• What is expected:
Across the listing below, count every line where the string "document" appears, then give only the count.

Exercise material section start

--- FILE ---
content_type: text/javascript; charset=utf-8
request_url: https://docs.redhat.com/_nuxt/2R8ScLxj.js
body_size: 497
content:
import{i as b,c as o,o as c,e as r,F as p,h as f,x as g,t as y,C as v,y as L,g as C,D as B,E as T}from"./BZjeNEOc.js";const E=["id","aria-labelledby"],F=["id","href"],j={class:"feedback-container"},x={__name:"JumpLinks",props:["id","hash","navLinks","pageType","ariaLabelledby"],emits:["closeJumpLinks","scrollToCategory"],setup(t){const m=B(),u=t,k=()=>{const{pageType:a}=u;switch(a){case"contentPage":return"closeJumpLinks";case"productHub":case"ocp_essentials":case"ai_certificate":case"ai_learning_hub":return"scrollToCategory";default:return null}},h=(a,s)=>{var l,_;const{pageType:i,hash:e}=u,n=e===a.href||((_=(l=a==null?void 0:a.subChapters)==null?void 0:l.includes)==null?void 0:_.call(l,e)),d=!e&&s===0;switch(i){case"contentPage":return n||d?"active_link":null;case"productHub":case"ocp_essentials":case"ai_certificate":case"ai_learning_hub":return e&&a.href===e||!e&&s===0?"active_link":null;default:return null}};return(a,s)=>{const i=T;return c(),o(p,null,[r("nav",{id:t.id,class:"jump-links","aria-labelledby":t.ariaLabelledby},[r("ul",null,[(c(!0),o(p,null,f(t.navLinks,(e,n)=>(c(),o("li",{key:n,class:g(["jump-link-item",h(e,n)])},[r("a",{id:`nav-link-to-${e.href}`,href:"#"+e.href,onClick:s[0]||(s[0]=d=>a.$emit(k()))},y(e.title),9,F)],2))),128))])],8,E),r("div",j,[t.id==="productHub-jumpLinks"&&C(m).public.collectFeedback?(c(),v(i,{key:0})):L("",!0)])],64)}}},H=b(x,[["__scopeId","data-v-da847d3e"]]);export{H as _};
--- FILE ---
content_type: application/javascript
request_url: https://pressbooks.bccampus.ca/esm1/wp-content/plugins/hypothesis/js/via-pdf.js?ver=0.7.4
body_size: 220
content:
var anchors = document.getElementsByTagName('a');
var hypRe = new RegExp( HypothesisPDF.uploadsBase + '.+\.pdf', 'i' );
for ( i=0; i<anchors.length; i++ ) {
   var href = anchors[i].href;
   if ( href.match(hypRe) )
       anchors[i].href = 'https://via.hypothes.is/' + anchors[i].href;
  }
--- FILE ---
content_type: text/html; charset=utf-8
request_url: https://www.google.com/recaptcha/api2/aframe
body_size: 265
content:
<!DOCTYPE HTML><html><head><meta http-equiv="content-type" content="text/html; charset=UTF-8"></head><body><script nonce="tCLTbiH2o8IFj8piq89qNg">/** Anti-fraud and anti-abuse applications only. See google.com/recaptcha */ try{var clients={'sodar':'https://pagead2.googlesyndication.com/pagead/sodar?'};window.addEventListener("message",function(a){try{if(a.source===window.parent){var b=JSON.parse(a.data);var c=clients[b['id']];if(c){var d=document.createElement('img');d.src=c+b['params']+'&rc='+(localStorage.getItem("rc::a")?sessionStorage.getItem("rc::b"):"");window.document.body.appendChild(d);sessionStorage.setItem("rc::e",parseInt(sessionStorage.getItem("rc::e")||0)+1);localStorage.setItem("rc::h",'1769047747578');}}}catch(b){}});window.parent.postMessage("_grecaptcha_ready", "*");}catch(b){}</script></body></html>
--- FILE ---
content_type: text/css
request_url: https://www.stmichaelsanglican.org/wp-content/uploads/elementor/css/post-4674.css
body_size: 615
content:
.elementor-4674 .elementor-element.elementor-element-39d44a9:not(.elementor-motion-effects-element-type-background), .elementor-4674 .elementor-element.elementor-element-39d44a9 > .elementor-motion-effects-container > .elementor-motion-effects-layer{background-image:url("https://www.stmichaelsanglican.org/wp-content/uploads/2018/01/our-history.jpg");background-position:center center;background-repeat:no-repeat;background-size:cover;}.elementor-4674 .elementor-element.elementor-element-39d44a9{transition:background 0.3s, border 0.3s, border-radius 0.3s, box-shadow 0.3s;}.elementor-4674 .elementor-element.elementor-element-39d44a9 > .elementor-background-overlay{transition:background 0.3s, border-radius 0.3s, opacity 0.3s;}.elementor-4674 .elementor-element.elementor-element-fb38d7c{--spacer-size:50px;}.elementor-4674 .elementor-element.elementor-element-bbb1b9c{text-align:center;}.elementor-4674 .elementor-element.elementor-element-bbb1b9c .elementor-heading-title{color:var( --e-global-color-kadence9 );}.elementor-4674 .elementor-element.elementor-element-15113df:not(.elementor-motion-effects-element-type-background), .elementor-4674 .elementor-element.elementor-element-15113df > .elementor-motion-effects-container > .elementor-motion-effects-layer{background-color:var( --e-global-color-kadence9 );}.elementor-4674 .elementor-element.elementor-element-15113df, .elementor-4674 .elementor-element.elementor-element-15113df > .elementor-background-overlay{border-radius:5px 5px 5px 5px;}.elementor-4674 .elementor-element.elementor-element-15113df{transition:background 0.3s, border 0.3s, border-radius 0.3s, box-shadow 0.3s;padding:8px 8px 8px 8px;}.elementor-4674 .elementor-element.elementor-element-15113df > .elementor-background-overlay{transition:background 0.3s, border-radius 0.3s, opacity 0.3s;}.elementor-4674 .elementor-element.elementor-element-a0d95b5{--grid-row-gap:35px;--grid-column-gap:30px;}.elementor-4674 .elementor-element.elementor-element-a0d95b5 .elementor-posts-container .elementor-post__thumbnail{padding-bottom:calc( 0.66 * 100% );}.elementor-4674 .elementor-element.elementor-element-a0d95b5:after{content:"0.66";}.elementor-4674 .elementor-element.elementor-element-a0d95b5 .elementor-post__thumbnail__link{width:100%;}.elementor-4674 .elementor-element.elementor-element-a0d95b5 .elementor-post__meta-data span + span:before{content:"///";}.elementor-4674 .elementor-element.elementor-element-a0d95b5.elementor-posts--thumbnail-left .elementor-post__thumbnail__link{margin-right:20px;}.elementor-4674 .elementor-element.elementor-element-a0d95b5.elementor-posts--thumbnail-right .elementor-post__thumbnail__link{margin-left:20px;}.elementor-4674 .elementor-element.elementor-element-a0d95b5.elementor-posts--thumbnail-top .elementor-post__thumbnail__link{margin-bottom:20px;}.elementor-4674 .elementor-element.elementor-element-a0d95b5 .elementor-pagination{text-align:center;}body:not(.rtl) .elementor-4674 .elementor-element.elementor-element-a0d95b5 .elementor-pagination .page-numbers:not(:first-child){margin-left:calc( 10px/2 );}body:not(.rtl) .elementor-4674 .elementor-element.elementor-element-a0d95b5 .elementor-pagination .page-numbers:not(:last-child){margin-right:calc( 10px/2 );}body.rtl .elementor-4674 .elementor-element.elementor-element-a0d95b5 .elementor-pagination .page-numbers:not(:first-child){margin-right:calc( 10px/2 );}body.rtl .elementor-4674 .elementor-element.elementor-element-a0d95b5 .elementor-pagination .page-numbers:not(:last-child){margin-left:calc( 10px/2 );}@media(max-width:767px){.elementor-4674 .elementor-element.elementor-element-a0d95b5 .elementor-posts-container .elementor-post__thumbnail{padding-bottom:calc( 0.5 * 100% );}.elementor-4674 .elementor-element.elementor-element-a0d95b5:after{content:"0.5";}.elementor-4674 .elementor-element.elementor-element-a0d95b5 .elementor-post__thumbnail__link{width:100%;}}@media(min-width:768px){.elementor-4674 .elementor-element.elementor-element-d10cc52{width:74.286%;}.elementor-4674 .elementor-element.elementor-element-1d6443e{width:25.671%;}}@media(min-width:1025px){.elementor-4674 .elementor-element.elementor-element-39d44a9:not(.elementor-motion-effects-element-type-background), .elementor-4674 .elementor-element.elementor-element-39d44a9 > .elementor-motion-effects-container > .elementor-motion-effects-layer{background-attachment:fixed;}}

Exercise material section end

• Result of this exercise:
2